Some Observations on Metadata and Digital Libraries

About the presenter:

Caroline Arms has been at the Library of Congress since 1995, as a technical program coordinator for the National Digital Library Program based in the Information Technology Services division of the Library. In particular, she has been the technical advisor for the Library of Congress / Ameritech National Digital Library Competition. Between 1997 and 1999 this competition made awards for twenty-three projects to digitize primary source materials to complement and enrich the Library's American Memory resource. By October 2000, twelve have been integrated into American Memory. Prior to joining the Library, Arms worked at the Falk Library of the Health Sciences at the University of Pittsburgh, as the first Director of Computing at the Amos Tuck School of Business Administration at Dartmouth College, and providing computing support to researchers at the University of Sussex and the Open University (in the United Kingdom). She has a B.A. in Mathematics from Oxford University and an M.B.A. from Dartmouth College. In the late 1980s, Arms edited two volumes for EDUCOM, Campus Networking Strategies and Campus Strategies for Libraries and Electronic Information, both published by Digital Press.

Full text of paper is available

Summary:

The Internet has stimulated the development and deployment of collections of digital content managed and made available over the network for particular communities or purposes. These digital libraries, with their associated services, have varied ancestry. Some, like American Memory have been built by libraries or other archival institutions. Others have emerged from user communities to provide shared management and networked access for important digital resources, such as survey data for social scientists, sensor data from satellites or telescopes for astrophysicists and other scientists, or instructional resources for faculty and teachers.

The metadata elements needed to allow specialist users to find, identify, select, and obtain the resources they need and to navigate the web of relationships among them do not necessarily match the elements and rules for bibliographic cataloging of materials traditionally held by libraries.

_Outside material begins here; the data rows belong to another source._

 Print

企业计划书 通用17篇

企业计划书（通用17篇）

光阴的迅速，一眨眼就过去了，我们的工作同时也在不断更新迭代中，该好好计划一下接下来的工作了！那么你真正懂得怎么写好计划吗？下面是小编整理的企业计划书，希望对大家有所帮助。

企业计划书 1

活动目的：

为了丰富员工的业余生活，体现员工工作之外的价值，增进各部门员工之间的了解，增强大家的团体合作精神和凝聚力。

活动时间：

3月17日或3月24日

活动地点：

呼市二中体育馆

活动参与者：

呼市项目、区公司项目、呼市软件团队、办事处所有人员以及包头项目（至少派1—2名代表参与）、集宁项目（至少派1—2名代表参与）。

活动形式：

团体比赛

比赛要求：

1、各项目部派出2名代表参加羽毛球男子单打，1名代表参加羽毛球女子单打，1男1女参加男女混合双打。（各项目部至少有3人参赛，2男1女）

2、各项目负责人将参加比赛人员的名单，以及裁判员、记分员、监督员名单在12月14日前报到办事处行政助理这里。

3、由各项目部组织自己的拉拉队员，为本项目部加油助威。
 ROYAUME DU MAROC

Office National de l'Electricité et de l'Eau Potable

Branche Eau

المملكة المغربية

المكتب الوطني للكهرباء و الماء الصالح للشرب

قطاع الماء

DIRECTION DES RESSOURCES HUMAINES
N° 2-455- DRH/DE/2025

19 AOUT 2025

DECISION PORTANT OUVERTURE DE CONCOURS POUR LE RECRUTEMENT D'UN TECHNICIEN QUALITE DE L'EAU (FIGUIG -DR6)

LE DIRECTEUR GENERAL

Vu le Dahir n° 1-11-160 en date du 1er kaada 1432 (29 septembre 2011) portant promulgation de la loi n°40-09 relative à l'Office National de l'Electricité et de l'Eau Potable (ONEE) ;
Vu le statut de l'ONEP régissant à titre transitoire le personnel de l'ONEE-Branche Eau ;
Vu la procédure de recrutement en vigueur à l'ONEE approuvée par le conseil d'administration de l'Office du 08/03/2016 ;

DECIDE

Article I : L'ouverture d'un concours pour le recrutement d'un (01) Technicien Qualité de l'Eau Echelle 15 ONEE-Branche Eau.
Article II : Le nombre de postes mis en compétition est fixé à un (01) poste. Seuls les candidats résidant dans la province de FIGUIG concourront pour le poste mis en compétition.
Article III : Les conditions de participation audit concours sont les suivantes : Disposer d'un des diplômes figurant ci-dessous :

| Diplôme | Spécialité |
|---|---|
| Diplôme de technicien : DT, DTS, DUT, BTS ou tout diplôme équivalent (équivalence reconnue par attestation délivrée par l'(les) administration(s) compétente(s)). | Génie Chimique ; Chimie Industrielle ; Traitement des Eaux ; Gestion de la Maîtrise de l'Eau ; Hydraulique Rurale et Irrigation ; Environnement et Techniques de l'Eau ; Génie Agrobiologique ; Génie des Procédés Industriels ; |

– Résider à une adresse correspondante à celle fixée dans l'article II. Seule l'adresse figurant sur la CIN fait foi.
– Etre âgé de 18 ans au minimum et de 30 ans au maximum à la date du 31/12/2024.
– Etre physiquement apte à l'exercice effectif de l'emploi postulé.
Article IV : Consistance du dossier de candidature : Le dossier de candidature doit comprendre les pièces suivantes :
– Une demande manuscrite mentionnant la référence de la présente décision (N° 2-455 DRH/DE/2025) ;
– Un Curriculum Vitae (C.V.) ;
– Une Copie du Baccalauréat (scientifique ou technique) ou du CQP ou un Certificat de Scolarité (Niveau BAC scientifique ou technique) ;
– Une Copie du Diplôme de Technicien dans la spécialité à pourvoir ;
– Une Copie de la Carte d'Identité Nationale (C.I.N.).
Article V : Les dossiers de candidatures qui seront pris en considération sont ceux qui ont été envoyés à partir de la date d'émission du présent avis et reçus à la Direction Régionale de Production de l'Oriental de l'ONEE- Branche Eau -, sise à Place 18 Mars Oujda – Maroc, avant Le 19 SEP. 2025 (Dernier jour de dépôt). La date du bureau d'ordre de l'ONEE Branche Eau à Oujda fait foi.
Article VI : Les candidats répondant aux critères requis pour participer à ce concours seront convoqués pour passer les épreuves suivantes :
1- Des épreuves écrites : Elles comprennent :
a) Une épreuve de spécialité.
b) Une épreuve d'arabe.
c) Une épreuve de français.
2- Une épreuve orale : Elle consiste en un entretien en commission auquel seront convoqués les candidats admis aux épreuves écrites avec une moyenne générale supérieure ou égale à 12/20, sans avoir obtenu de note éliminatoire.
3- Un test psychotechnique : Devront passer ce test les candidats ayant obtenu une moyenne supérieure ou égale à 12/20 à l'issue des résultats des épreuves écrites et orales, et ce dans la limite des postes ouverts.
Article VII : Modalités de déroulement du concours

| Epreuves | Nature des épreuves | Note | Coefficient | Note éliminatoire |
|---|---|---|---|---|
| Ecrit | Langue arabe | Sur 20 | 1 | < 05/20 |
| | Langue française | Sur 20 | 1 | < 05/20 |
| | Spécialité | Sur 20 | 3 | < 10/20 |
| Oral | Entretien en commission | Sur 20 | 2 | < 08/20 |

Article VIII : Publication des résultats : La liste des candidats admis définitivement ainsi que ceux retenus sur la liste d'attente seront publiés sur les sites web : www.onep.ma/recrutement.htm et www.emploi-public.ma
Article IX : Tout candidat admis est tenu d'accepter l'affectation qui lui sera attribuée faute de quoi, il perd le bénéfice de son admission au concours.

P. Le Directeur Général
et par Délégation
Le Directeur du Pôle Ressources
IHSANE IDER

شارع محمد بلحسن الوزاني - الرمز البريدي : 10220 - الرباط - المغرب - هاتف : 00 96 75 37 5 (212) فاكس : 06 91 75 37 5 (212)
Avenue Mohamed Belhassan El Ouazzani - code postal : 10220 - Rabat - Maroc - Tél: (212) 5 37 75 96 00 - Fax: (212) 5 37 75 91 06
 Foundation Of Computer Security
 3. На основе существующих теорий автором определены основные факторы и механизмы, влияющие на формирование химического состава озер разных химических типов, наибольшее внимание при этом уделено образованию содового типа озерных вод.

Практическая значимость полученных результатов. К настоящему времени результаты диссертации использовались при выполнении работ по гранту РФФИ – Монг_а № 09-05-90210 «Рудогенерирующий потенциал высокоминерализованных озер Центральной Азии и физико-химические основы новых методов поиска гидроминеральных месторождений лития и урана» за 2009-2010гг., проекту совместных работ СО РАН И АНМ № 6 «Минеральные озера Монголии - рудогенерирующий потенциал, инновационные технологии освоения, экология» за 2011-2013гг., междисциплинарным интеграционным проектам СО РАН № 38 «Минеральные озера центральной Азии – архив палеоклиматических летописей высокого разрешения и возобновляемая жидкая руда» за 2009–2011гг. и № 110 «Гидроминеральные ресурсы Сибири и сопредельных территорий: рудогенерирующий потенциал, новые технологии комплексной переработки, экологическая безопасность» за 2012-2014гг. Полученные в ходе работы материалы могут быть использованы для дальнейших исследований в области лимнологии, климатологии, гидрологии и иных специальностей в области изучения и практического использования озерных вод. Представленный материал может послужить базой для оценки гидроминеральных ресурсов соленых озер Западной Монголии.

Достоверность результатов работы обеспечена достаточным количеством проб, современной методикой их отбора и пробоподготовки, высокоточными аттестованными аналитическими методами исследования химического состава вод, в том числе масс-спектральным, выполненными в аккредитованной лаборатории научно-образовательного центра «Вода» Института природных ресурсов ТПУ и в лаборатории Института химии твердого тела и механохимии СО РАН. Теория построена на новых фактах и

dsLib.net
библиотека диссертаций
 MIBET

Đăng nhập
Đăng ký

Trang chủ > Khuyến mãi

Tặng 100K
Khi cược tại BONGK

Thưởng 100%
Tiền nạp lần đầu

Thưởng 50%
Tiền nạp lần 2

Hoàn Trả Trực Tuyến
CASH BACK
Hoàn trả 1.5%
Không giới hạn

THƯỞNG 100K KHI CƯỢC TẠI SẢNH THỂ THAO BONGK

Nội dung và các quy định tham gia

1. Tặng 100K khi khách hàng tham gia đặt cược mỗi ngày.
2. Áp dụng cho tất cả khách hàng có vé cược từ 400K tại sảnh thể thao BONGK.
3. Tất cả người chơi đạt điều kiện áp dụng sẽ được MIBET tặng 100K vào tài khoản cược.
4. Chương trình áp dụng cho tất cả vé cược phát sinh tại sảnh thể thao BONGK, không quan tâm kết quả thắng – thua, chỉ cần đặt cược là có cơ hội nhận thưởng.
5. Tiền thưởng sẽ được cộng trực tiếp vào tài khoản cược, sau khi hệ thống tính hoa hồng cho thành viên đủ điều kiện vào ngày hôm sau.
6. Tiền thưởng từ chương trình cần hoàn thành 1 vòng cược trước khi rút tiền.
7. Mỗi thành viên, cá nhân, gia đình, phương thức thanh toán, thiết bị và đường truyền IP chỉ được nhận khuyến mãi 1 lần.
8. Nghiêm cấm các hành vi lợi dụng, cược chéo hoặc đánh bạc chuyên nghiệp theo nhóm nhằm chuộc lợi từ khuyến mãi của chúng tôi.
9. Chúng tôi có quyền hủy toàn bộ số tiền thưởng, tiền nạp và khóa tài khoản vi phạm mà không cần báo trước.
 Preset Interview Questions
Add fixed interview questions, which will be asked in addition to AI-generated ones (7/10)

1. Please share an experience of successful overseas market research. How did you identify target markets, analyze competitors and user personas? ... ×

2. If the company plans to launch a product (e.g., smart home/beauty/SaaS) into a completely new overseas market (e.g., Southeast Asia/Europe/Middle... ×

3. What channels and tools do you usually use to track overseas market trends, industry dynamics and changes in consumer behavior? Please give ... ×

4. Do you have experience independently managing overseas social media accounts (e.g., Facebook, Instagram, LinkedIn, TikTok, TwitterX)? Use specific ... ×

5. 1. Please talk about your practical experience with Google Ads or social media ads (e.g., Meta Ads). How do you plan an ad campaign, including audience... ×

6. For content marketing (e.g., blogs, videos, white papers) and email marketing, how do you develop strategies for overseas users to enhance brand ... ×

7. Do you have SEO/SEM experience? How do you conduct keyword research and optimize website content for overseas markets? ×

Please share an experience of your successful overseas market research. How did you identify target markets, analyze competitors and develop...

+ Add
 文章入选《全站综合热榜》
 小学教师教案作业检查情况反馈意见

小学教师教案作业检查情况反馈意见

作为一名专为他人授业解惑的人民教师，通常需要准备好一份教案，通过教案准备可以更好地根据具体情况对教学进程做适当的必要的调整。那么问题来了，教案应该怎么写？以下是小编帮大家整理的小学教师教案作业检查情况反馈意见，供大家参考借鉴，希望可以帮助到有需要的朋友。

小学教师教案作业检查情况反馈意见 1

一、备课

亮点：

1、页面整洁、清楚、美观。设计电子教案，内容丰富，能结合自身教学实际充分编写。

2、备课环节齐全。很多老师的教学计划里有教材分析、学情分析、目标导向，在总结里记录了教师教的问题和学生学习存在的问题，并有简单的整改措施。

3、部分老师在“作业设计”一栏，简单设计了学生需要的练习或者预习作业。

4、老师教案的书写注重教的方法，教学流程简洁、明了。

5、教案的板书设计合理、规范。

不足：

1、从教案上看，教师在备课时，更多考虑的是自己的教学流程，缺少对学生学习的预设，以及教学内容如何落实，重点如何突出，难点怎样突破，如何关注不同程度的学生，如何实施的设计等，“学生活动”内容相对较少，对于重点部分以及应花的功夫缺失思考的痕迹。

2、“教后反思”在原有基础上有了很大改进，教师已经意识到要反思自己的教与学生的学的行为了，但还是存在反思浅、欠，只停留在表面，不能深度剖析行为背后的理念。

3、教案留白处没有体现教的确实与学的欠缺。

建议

The potential for coordinated access to resources of different types from different sources, however, calls for a level of commonality among metadata schemes. Simple and rapid access to full content may reduce the need for some cataloging details, since the user may be able to use the full content or an automatically created summary, such as a thumbnail of an image or outline derived from marked-up text, to aid selection. On the other hand, although archival collections in paper form are often described as a whole or at the level of a series or physical container, item-level identification is essential in a digital library, increasing the cataloging cost. However, content in digital form can be a source for automatically generated metadata; such metadata will be less costly but flaws that would be easily corrected or avoided by a human cataloger may go undetected. In digital libraries, not all relationships between items have to be recorded in catalog records. Relationships between digital works can be embedded when the work is created or derived automatically by analysis of the full content. Citations can link to the works referenced, providing navigation capabilities far richer than those possible through catalog records.

This paper will draw on experience gathering together metadata from heterogeneous sources for American Memory, particularly for the collections digitized and cataloged at other institutions through the LC/Ameritech competition. It will also reflect on several initiatives to develop rich structured metadata schemes for specific domains and others to find simple approaches to support resource discovery across domains. Trends and commonalities will be identified and influences among metadata schemes highlighted.